**WHAT YOU ARE ASKED TO DO:**
Each entry below must be repeated word for word.

--------------------------------

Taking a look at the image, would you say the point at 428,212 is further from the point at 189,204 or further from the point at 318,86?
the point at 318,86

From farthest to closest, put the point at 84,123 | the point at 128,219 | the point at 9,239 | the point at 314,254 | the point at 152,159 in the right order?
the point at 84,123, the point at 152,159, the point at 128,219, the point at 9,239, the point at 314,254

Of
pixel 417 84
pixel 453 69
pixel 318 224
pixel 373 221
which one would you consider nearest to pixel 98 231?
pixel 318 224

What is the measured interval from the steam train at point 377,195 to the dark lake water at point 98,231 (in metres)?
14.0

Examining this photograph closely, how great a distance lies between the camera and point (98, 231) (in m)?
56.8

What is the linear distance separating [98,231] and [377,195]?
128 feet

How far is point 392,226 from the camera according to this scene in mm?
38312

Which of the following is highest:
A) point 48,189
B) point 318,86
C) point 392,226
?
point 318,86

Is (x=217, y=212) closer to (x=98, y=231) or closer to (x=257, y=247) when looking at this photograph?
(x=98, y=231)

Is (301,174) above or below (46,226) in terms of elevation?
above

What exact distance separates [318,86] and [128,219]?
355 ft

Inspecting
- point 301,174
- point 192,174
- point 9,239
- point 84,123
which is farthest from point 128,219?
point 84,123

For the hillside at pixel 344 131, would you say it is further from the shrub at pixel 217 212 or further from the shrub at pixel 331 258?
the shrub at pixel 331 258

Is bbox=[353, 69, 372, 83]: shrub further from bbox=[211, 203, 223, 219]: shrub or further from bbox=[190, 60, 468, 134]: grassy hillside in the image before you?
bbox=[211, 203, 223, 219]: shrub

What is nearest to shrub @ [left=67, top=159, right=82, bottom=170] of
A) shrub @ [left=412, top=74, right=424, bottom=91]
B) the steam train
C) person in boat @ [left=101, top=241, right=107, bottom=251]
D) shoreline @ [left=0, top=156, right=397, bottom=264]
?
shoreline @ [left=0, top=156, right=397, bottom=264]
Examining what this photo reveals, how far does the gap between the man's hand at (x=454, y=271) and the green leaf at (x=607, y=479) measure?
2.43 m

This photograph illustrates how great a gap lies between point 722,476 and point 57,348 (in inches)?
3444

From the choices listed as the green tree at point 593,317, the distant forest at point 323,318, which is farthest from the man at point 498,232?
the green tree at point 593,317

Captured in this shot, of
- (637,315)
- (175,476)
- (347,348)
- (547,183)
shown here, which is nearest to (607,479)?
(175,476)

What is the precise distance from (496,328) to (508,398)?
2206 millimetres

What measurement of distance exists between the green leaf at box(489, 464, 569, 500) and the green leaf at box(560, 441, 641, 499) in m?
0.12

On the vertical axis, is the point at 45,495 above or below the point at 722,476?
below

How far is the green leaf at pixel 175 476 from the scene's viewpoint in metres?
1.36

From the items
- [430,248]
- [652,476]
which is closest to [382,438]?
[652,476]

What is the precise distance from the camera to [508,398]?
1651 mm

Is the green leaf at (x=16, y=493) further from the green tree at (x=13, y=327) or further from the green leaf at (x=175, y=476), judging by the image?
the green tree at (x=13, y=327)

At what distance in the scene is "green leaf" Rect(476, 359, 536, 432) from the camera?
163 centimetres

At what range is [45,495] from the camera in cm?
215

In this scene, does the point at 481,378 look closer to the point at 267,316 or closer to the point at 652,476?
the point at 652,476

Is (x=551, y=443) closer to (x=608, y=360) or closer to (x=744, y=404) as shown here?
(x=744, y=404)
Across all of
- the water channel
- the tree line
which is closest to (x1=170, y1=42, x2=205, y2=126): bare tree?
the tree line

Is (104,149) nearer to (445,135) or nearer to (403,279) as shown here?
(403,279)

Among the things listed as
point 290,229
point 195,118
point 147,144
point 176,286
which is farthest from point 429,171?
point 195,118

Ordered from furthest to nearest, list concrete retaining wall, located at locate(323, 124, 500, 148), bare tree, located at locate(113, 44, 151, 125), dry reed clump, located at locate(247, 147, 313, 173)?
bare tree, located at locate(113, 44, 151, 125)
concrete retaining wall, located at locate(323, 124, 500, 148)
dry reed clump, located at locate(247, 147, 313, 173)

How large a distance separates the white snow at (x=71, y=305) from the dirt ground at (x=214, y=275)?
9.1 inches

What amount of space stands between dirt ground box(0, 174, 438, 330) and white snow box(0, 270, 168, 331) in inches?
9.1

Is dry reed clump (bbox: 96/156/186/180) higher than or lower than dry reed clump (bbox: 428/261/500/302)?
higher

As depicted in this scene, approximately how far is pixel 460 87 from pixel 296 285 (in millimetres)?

--------------------------------

**SOLUTION BELOW:**
Taking a look at the image, would you say the point at 428,212 is further from the point at 189,204 or further from the point at 318,86?
the point at 318,86

From farthest to closest, put the point at 84,123 | the point at 128,219 | the point at 9,239 | the point at 314,254 | the point at 152,159 in the right order?
the point at 84,123, the point at 152,159, the point at 128,219, the point at 9,239, the point at 314,254

Of
pixel 417 84
pixel 453 69
pixel 318 224
pixel 373 221
which one would you consider nearest to pixel 98 231?
pixel 318 224

What is the measured interval from the steam train at point 377,195 to the dark lake water at point 98,231 (in metres)?
14.0

Examining this photograph closely, how great a distance lies between the camera and point (98, 231) (in m)?
56.8

What is the linear distance separating [98,231] and [377,195]?
128 feet

How far is point 392,226 from the camera according to this scene in mm?
38312

Which of the following is highest:
A) point 48,189
B) point 318,86
C) point 392,226
?
point 318,86

Is (x=217, y=212) closer to (x=98, y=231) or closer to (x=257, y=247) when looking at this photograph?
(x=98, y=231)

Is (301,174) above or below (46,226) in terms of elevation?
above

What exact distance separates [318,86] and [128,219]?
355 ft

Inspecting
- point 301,174
- point 192,174
- point 9,239
- point 84,123
which is farthest from point 128,219?
point 84,123

For the hillside at pixel 344 131, would you say it is further from the shrub at pixel 217 212 or further from the shrub at pixel 331 258?
the shrub at pixel 331 258

Is bbox=[353, 69, 372, 83]: shrub further from bbox=[211, 203, 223, 219]: shrub or further from bbox=[190, 60, 468, 134]: grassy hillside in the image before you?
bbox=[211, 203, 223, 219]: shrub

What is nearest to shrub @ [left=67, top=159, right=82, bottom=170] of
A) shrub @ [left=412, top=74, right=424, bottom=91]
B) the steam train
C) person in boat @ [left=101, top=241, right=107, bottom=251]
D) shoreline @ [left=0, top=156, right=397, bottom=264]
?
shoreline @ [left=0, top=156, right=397, bottom=264]
Examining what this photo reveals, how far does the gap between the man's hand at (x=454, y=271) and the green leaf at (x=607, y=479) measure?
2.43 m

This photograph illustrates how great a gap lies between point 722,476 and point 57,348 (in inches)?
3444

From the choices listed as the green tree at point 593,317, the distant forest at point 323,318, which is farthest from the man at point 498,232?
the green tree at point 593,317

Captured in this shot, of
- (637,315)
- (175,476)
- (347,348)
- (547,183)
shown here, which is nearest to (607,479)?
(175,476)

What is the precise distance from (496,328) to (508,398)?
2206 millimetres

What measurement of distance exists between the green leaf at box(489, 464, 569, 500) and the green leaf at box(560, 441, 641, 499) in m?
0.12

On the vertical axis, is the point at 45,495 above or below the point at 722,476?
below

How far is the green leaf at pixel 175 476 from the scene's viewpoint in metres?
1.36

From the items
- [430,248]
- [652,476]
which is closest to [382,438]?
[652,476]

What is the precise distance from the camera to [508,398]?
1651 mm

Is the green leaf at (x=16, y=493) further from the green tree at (x=13, y=327) or further from the green leaf at (x=175, y=476), judging by the image?
the green tree at (x=13, y=327)

At what distance in the scene is "green leaf" Rect(476, 359, 536, 432) from the camera?
163 centimetres

At what range is [45,495] from the camera in cm?
215

In this scene, does the point at 481,378 look closer to the point at 267,316 or closer to the point at 652,476?
the point at 652,476

Is (x=551, y=443) closer to (x=608, y=360) or closer to (x=744, y=404) as shown here?
(x=744, y=404)
Across all of
- the water channel
- the tree line
which is closest to (x1=170, y1=42, x2=205, y2=126): bare tree?
the tree line

Is (104,149) nearer to (445,135) or nearer to (403,279) as shown here?
(403,279)

Among the things listed as
point 290,229
point 195,118
point 147,144
point 176,286
which is farthest from point 429,171?
point 195,118

Ordered from furthest to nearest, list concrete retaining wall, located at locate(323, 124, 500, 148), bare tree, located at locate(113, 44, 151, 125), dry reed clump, located at locate(247, 147, 313, 173)?
bare tree, located at locate(113, 44, 151, 125)
concrete retaining wall, located at locate(323, 124, 500, 148)
dry reed clump, located at locate(247, 147, 313, 173)

How large a distance separates the white snow at (x=71, y=305) from the dirt ground at (x=214, y=275)?
9.1 inches

What amount of space stands between dirt ground box(0, 174, 438, 330) and white snow box(0, 270, 168, 331) in inches?
9.1

Is dry reed clump (bbox: 96/156/186/180) higher than or lower than dry reed clump (bbox: 428/261/500/302)?
higher

As depicted in this scene, approximately how far is pixel 460 87 from pixel 296 285 (in millimetres)?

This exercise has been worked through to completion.